Task statement
Copy out all of the records below, changing every "rear door" to "back door" and leaving everything else the same. Leave the pictures out.

Start of Supplied data

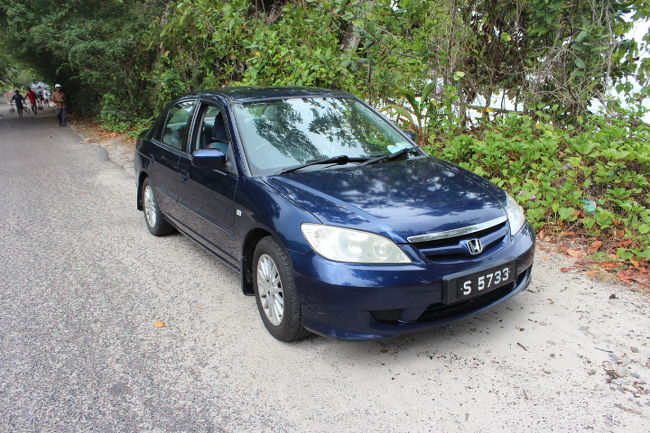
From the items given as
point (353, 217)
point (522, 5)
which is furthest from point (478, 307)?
point (522, 5)

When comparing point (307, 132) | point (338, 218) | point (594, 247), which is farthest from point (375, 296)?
point (594, 247)

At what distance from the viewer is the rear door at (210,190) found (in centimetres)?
416

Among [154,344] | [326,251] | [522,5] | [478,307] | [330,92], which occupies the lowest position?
[154,344]

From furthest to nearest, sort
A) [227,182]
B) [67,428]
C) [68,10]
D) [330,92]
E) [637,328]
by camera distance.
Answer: [68,10] < [330,92] < [227,182] < [637,328] < [67,428]

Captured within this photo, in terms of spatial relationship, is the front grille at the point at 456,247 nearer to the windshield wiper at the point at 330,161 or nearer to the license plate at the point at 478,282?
the license plate at the point at 478,282

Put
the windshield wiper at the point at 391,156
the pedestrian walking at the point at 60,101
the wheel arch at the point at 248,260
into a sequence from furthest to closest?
1. the pedestrian walking at the point at 60,101
2. the windshield wiper at the point at 391,156
3. the wheel arch at the point at 248,260

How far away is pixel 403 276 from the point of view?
3105mm

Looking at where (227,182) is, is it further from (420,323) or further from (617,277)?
(617,277)

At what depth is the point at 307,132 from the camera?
14.3ft

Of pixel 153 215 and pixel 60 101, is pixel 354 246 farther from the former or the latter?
pixel 60 101

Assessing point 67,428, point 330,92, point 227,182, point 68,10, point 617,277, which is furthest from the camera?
point 68,10

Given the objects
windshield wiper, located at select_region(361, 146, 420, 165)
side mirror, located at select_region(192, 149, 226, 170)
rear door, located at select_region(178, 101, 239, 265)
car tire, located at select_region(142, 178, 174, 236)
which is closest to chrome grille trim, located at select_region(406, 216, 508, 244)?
windshield wiper, located at select_region(361, 146, 420, 165)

End of Supplied data

Task output
From the items given as
point (353, 217)
point (522, 5)
which is furthest from point (478, 307)?
point (522, 5)

When comparing point (307, 132) | point (338, 218) | point (594, 247), which is farthest from point (375, 296)?
point (594, 247)

At what distance from the viewer is the back door at (210,190) found (in centimetres)?
416

Among [154,344] | [326,251] | [522,5] | [478,307] | [330,92], which occupies the lowest position?
[154,344]

From furthest to nearest, sort
A) [227,182]
B) [67,428]
C) [68,10]
D) [330,92]
E) [637,328]
by camera distance.
Answer: [68,10] < [330,92] < [227,182] < [637,328] < [67,428]

Captured within this photo, in terms of spatial relationship, is the front grille at the point at 456,247 nearer to the windshield wiper at the point at 330,161 or nearer to the license plate at the point at 478,282?
the license plate at the point at 478,282

Put
the windshield wiper at the point at 391,156
the pedestrian walking at the point at 60,101
the wheel arch at the point at 248,260
into a sequence from furthest to closest?
1. the pedestrian walking at the point at 60,101
2. the windshield wiper at the point at 391,156
3. the wheel arch at the point at 248,260

How far away is pixel 403 276 from the point of view?
3105mm

Looking at where (227,182) is, is it further from (420,323) or further from (617,277)?
(617,277)

At what depth is the point at 307,132 from the camera?
14.3ft

Of pixel 153 215 and pixel 60 101, is pixel 354 246 farther from the former or the latter?
pixel 60 101

Assessing point 67,428, point 330,92, point 227,182, point 68,10, point 617,277, which is furthest from the camera?
point 68,10

Given the objects
windshield wiper, located at select_region(361, 146, 420, 165)
side mirror, located at select_region(192, 149, 226, 170)
back door, located at select_region(178, 101, 239, 265)
car tire, located at select_region(142, 178, 174, 236)
which is closest to chrome grille trim, located at select_region(406, 216, 508, 244)?
windshield wiper, located at select_region(361, 146, 420, 165)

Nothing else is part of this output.